How a Wind Turbine Works

The secret of wind power



We explain how the flow of air around the rotor blades of a wind turbine creates a lift force, which turns the rotor around its axis and drives a generator of electric energy.

Rotor Blade Acts Like a Wing

The rotor blade of a wind turbine acts like a wing and generates a lift force L and a drag force D, with L turning the rotor around a (usually horisontal) axis and thereby driving a generator of electricity. The rotor is similar to a propeller but the action is inverted: A propeller delivers forward thrust at the expense of torsion of the propeller axis, while a wind turbine delivers torsion from incoming wind (negative thrust). 
The energy produced by a wind turbine scales with the lift L and the rotational velocity of the rotor. It is
desirable to have large L with large lift/drag ratio L/D, because the drag D is limited by the incoming wind pressure.
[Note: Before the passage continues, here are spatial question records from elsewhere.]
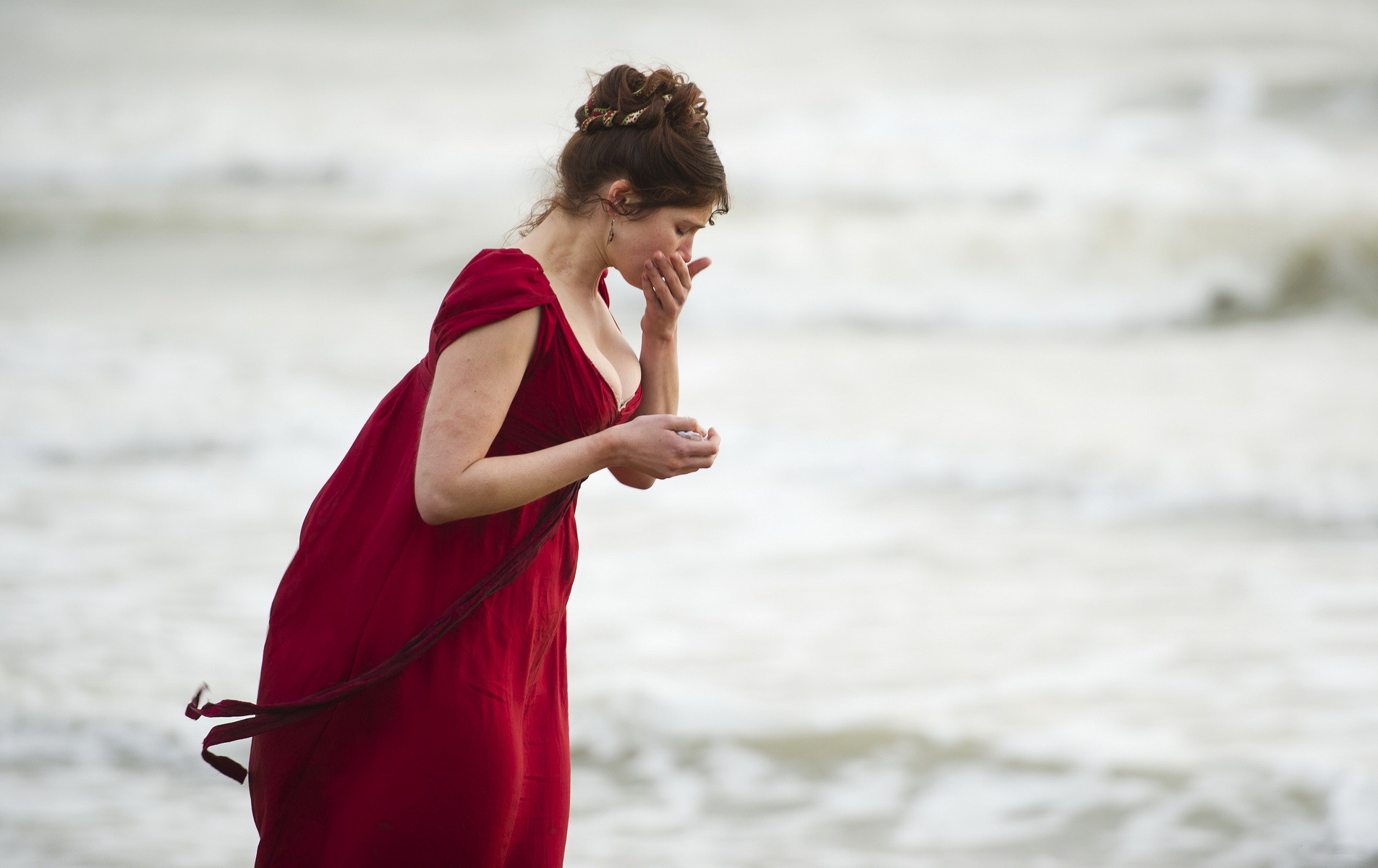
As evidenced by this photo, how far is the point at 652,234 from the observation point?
183 centimetres

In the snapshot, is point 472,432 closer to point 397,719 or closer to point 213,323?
point 397,719

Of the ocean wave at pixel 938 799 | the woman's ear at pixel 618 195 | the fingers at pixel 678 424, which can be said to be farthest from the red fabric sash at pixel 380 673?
the ocean wave at pixel 938 799

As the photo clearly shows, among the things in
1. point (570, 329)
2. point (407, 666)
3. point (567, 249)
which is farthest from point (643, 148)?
point (407, 666)

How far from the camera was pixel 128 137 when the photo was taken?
19422 mm

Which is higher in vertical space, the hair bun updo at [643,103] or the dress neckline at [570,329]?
the hair bun updo at [643,103]

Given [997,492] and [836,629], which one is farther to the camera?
[997,492]

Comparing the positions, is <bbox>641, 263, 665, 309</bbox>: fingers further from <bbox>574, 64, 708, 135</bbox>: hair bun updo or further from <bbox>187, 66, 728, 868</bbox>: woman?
<bbox>574, 64, 708, 135</bbox>: hair bun updo

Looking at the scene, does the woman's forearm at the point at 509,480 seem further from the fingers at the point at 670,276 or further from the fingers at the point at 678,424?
the fingers at the point at 670,276

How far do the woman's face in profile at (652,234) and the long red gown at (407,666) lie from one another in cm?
16

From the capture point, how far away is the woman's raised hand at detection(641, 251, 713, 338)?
188cm

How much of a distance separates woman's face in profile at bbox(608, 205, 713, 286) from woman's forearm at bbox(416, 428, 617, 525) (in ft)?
0.85

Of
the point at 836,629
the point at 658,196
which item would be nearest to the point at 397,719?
the point at 658,196

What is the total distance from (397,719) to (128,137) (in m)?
20.1

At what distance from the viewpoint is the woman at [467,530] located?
1.69 meters
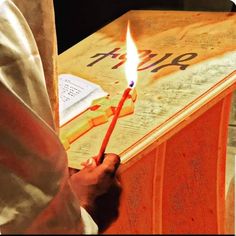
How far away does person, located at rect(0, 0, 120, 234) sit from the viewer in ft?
1.32

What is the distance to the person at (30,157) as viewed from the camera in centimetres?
40

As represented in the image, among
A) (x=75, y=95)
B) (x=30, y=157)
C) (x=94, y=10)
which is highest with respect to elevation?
(x=30, y=157)

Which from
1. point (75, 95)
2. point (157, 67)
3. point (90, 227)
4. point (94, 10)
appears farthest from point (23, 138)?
point (94, 10)

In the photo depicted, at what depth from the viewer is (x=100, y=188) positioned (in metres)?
0.47

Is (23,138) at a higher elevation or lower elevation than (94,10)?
higher

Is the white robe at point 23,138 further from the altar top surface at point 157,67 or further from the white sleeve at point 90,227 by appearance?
the altar top surface at point 157,67

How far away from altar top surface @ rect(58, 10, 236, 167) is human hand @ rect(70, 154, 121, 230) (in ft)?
1.35

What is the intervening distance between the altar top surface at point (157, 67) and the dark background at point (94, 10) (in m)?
0.63

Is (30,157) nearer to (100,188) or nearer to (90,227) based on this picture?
(100,188)

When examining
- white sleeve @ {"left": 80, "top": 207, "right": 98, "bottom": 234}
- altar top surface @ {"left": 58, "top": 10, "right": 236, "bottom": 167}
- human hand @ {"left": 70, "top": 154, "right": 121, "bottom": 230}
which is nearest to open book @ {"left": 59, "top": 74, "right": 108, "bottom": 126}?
altar top surface @ {"left": 58, "top": 10, "right": 236, "bottom": 167}

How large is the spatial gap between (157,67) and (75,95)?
24 cm

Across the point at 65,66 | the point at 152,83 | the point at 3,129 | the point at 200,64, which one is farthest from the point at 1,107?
the point at 65,66

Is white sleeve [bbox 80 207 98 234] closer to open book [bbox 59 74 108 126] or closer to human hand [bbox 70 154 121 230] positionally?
human hand [bbox 70 154 121 230]

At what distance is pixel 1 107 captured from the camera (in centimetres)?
59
There is a lot of mystery surrounding the generation of lift and drag of a wing, which is propagated into
mysteries of how a wind turbine works, as show in e.g. The Wind Turbine delivering the usual incorrect explanation of the generation of lift:

  • ...the air flow over the rear side must have a higher velocity…Greater velocity produces a  pressure drop on the rear side of the blade, and it is this pressure drop that produces the lift. 

But the mystery is uncovered in the Knol  Why It Is Possible to Fly leading to also an explanation of Why a Propeller Gives Thrust. 
From this basis we can understand how a wind turbine works: In order to have large lift L with L/D > 10, the angle of attack should be between 10 and 15, which requires a variable pitch increasing with the distance to the rotor axis, since the apparent wind direction changes with the same distance. This can be seen in the left figure below, which also shows that the chord length decreases with the distance to the axis.
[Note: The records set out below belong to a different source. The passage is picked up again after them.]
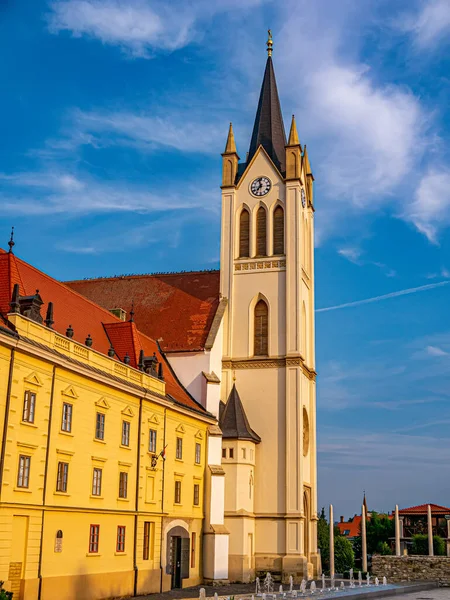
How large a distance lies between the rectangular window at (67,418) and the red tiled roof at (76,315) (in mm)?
3957

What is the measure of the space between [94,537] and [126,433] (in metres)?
4.80

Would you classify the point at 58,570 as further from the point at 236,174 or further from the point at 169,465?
the point at 236,174

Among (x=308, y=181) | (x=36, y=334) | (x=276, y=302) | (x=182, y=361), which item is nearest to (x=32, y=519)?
(x=36, y=334)

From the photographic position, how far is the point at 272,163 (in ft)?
165

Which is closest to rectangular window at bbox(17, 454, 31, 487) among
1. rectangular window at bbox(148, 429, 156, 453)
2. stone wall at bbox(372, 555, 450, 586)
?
rectangular window at bbox(148, 429, 156, 453)

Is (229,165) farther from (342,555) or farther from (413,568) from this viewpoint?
(342,555)

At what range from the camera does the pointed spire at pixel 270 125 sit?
5144 cm

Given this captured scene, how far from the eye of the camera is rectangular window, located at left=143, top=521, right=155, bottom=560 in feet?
111

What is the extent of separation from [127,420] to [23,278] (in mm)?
7475

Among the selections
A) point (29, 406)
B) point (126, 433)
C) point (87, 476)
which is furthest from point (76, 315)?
point (29, 406)

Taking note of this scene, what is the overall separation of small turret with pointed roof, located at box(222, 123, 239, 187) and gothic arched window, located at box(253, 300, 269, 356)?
8.74 metres

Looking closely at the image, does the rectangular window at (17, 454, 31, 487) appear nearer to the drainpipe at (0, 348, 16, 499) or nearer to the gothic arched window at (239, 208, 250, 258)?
the drainpipe at (0, 348, 16, 499)

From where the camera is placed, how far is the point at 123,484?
32.4 m

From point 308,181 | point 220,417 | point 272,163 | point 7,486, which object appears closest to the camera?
point 7,486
                                  Wind turbine park, rotor with generator and blade design.

Lift and Drag of a Wing


Below we give a shortcut to the action of wing, with the flow seen as perturbation of zero lift/drag potential flow arising from a mechanism of instability at rear separation, which modifies the pressure distribution so as to give both lift and drag. Notice that large lift comes from suction on the leeward surface resulting from the fact the flow does not separate on the crest. This is because the fluid (air or water) has very small viscosity which means that the boundary layer is turbulent with small skin friction closely approximated by the slip boundary condition of potential flow. Slightly viscous flow with laminar boundary layer separates on the crest and gives poor lift.

Sideview of velocity and pressure, and topview of streamwise vorticity of Naca0012 wing at aoa = 14. Observe the turbulent streamwise vorticity emanating from top separation, as sketched above. Computed solution of the Navier-Stokes equations with slip boundary condition [1].

Principle of action of a wing: Potential flow (upper left) with zero lift/drag modified by low-pressure counter-rotating rolls of streamwise vorticity from instability mechanism at separation (upper right), switching the pressure on rear wing (bottom) to give both lift and drag (H high, L low pressure).

 Lift/Drag Ratio L/D

Lift, drag and lift/drag ratio for a sail (left) and Naca0012 wing (right)  as function of aoa.

We see (larger figs) that for a symmetric airlfoil like a Naca0012, L ~ 2.5 is maximal for aoa = 20 with L/D ~ 3 small, while for unsymmetric airfoil like a sail, L/D > 6 for aoa = 20 at maximal lift. This means that a sail works efficiently at maximal lift for aoa = 20, while a symmetric airfoil has a satisfactory L/D only for aoa < 15 with non-maximal lift (as discussed in more detail in Why It Is Possible to Sail). A propeller normally is rather thin and is more similar to a sail than a symmetric airfoil.